Harper Lee's To Kill a Mockingbird #BannedBooksWeek #theclassicsclub

I finally read this book over the summer. Long overdue!

I'm not going to go on and on about the literary genius of this book. We already know it's a Pulitzer Prize winning novel. We also know that it is a beloved classic around the world, and it made PBS's Great American Read 100 Favorites list (voting is still open, until October 18). What I want to do is share a few thoughts about it, and what it meant to me. I loved it. I literally hugged it when I finished. Not kidding.

Lee perfectly captured small town life in 1930's America. She got the inner mechanics right and she shrewdly depicted the people. Most importantly, she brought to light the true nature of race relations of the time. It's sad think we really haven't made much progress in all these years that have passed (I don't care what anyone says, racism is still alive and real in this country).
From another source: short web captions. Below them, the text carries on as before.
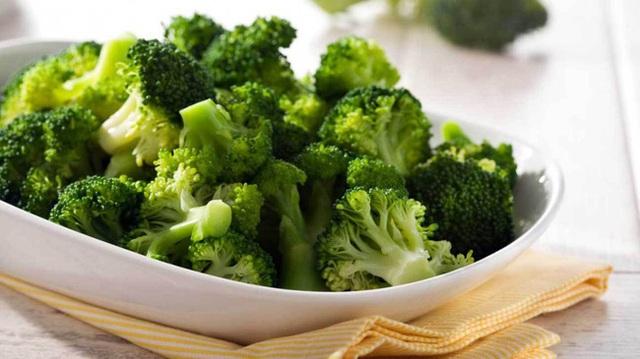 Tỏi, cà chua, bông cải xanh là những thực phẩm tốt cho sức khỏe, nhưng nếu chế biến và ăn sai cách thế này thì chẳng còn dinh dưỡng nữa - Ảnh 4.
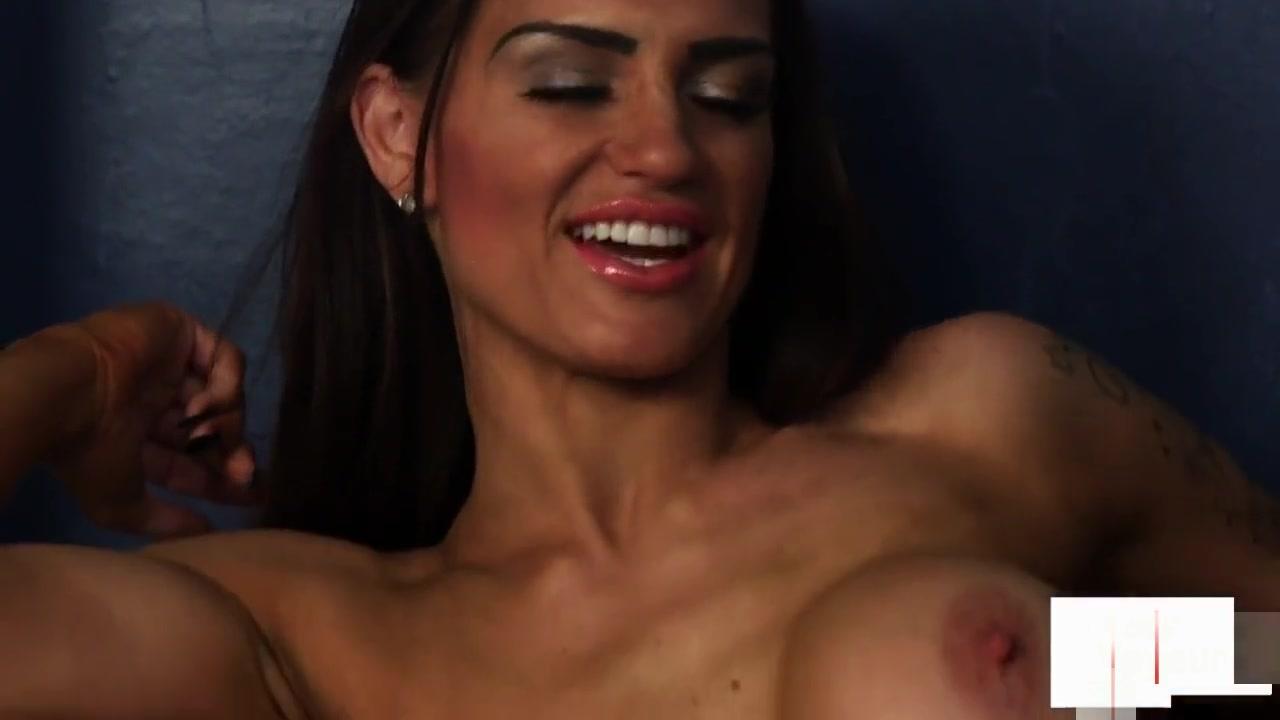 Porn pic Horny busty milf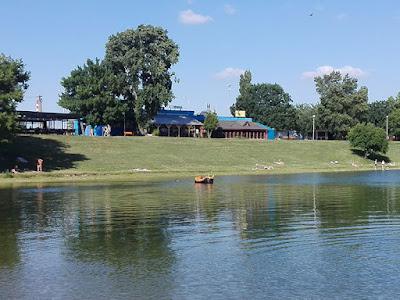 Un paseo por los lagos: bañistas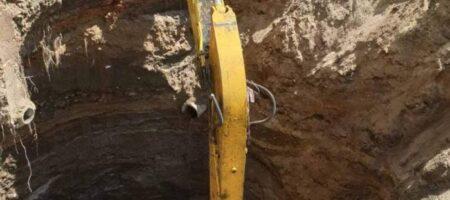 Во Львове посреди улицы образовалась 10-метровая яма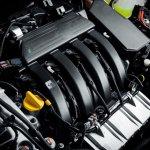 Nissan Terrano (Russia-spec) engine press shot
It's my opinion that racism (and other social judgment) are learned behaviors. I believe that point is proven when reading this book with these hard issues told from the point of view of children. This quote from Jem is quite telling on the matter...

“If there's just one kind of folks, why can't they get along with each other? If they're all alike, why do they go out of their way to despise each other? Scout, I think I'm beginning to understand something. I think I'm beginning to understand why Boo Radley's stayed shut up in the house all this time. It's because he wants to stay inside.” 
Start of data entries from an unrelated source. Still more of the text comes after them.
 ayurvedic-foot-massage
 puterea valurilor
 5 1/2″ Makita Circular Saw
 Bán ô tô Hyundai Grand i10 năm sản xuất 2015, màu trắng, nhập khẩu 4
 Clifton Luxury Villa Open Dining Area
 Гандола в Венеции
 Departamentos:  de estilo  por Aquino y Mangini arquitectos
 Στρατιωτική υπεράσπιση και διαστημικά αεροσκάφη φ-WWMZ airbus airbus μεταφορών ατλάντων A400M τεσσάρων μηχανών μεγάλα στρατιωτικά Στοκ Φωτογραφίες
Another point touched on by Atticus regarding Christians who do not think racism is wrong. This is something that I have struggled with personally and is part of that which eventually led me away from Christianity and religion in general. How can someone profess to be a Christian and yet support some of the most abject in society (Trump, KKK, and so on)? It's truly mind boggling.

“Sometimes the Bible in the hand of one man is worse than a whisky bottle in the hand of (another)... There are just some kind of men who - who're so busy worrying about the next world they've never learned to live in this one, and you can look down the street and see the results.”

“They're certainly entitled to think that, and they're entitled to full respect for their opinions... but before I can live with other folks I've got to live with myself. The one thing that doesn't abide by majority rule is a person's conscience.”

Finally, since it is Banned Books Week, I wanted to touch on some of the reasons this book has been frequently challenged over the years. In fact, it is on the list of the top 10 most challenged books of 2017. 

  • 2017: This Pulitzer Prize-winning novel, considered an American classic, was challenged and banned because of violence and its use of the N-word.
  • 2011: offensive language, racism
  • 2009: offensive language, racism, unsuited to age group
The challenge of To Kill A Mockingbird was a big censorship story of 2017:

After a mother told a superintendent that her son was uncomfortable with the N-word in To Kill a Mockingbird, the novel was removed from the eighth-grade curriculum at Biloxi Public Schools (Mississippi) in the middle of teaching it, without following policy. After national outcry, the book is available to be taught as an optional assignment with parental permission. Learn more on the Intellectual Freedom Blog.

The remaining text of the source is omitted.